Drawing a distinction between the media in rich and poor parts of the world, he said the media in developed countries must take a deeper look at the issues covered, going beyond the "if it bleeds, it leads" mentality, while developing countries need to open up to the outside world, liberalize the mass media, and resist government control and censorship.
The Under-Secretary-General noted that what passes for international culture "is usually the culture of the economically developed world." In terms of the Internet, the digital divide between North and South – "the dividing line is not just the poverty line but the fibre-optic and high speed digital lines" – remains stark. "There are more Internet connections in Manhattan than in the whole of Africa."
The international community will have an opportunity to make progress in this area next year at the first-ever World Summit on the Information Society, to be held in Geneva, with a second segment in Tunis in 2005. "Between now and that Summit it is vital that we lay down some of the basic principles of the global information society we want to achieve," he said. "It should be universal and empowering; it should bring the world together instead of adding new divisions; and it should create a more just and more harmonious environment for the peaceful development of all peoples."
Mr.
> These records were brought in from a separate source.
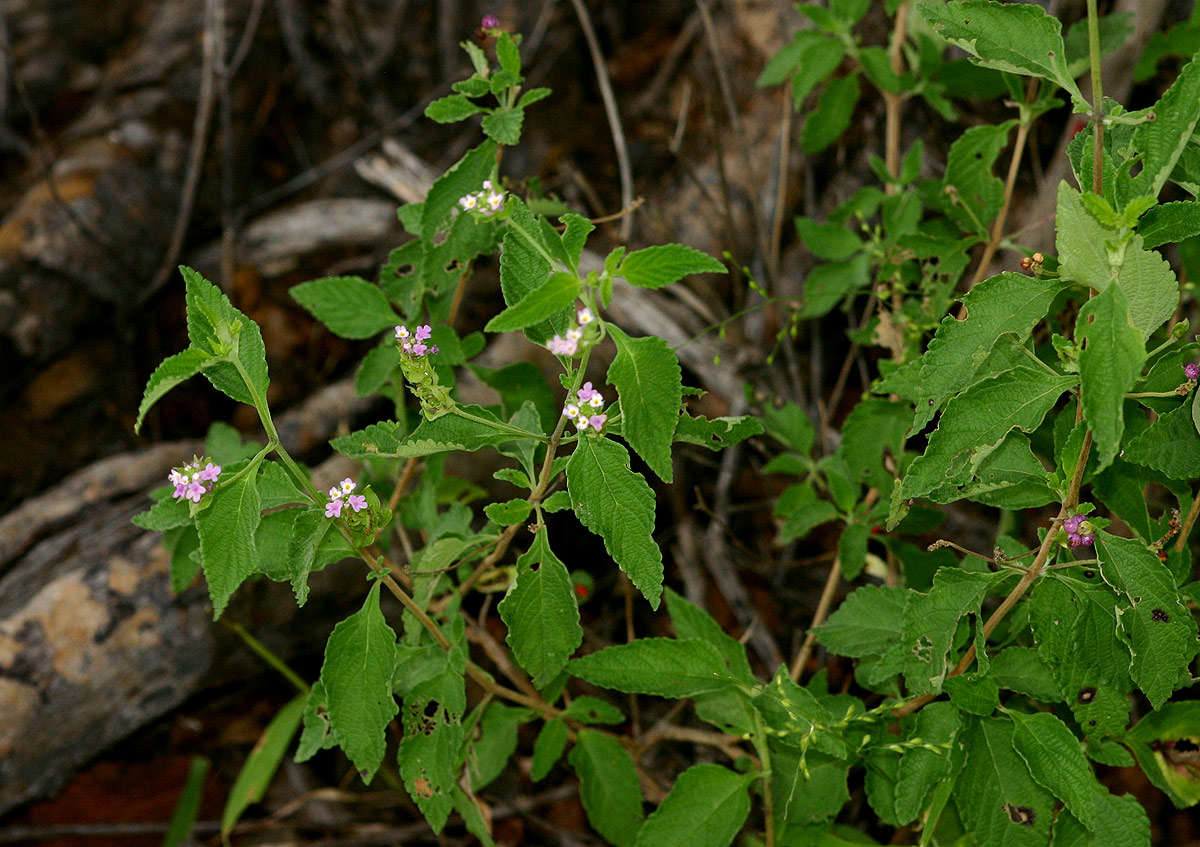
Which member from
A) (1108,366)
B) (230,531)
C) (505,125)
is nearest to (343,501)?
(230,531)

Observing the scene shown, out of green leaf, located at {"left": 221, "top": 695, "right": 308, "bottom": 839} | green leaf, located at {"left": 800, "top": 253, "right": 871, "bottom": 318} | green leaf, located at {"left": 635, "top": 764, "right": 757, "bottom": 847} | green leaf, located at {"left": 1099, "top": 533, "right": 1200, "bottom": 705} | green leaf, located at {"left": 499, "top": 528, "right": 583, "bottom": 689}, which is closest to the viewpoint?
green leaf, located at {"left": 1099, "top": 533, "right": 1200, "bottom": 705}

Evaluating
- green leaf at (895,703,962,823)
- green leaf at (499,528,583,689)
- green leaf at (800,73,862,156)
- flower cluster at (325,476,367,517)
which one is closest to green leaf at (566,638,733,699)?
green leaf at (499,528,583,689)

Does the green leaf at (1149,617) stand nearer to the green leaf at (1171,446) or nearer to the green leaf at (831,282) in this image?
the green leaf at (1171,446)

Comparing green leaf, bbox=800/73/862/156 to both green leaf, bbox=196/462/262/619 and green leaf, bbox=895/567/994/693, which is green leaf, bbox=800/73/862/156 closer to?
green leaf, bbox=895/567/994/693

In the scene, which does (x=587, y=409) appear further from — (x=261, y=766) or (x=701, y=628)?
(x=261, y=766)

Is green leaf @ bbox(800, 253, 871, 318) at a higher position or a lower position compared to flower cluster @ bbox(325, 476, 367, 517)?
lower

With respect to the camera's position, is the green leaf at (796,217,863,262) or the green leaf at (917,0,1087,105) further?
the green leaf at (796,217,863,262)
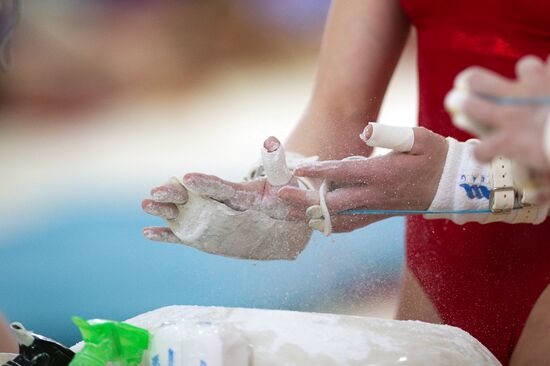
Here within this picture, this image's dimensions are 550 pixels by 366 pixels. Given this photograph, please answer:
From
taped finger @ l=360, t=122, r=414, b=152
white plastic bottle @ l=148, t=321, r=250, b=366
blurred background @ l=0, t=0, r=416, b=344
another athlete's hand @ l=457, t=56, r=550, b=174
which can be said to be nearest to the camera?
another athlete's hand @ l=457, t=56, r=550, b=174

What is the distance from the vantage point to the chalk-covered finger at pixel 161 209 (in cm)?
105

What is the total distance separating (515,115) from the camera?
19.6 inches

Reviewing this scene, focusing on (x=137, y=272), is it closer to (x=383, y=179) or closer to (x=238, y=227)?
(x=238, y=227)

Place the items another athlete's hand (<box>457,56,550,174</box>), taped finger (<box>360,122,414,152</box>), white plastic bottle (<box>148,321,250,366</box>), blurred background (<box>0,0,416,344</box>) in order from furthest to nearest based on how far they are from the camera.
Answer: blurred background (<box>0,0,416,344</box>), taped finger (<box>360,122,414,152</box>), white plastic bottle (<box>148,321,250,366</box>), another athlete's hand (<box>457,56,550,174</box>)

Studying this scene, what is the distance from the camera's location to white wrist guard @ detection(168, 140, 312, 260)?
1063 millimetres

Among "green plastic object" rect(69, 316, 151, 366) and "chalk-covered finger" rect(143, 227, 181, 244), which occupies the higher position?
"chalk-covered finger" rect(143, 227, 181, 244)

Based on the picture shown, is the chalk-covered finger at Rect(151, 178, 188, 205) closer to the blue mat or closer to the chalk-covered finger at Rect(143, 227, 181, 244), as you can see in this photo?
the chalk-covered finger at Rect(143, 227, 181, 244)

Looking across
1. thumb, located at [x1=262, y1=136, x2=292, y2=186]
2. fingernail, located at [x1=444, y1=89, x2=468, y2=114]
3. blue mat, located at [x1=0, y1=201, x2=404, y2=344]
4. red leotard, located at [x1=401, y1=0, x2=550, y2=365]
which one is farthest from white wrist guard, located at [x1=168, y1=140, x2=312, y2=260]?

Tharoor said he is currently exploring with a number of media organizations the possibility of organizing a World Electronic Media Forum in Geneva in December 2003, parallel to the Summit, on the subject of the world media in the information society.
Quoting UN Secretary-General Kofi Annan, Mr. Tharoor said, "There are those who argue that [freedom of speech] threatens stability and endangers progress? Let us put this argument once and for all to the only test that matters: the choice of every people to know more or know less, to be heard or be silenced, to stand up or kneel down."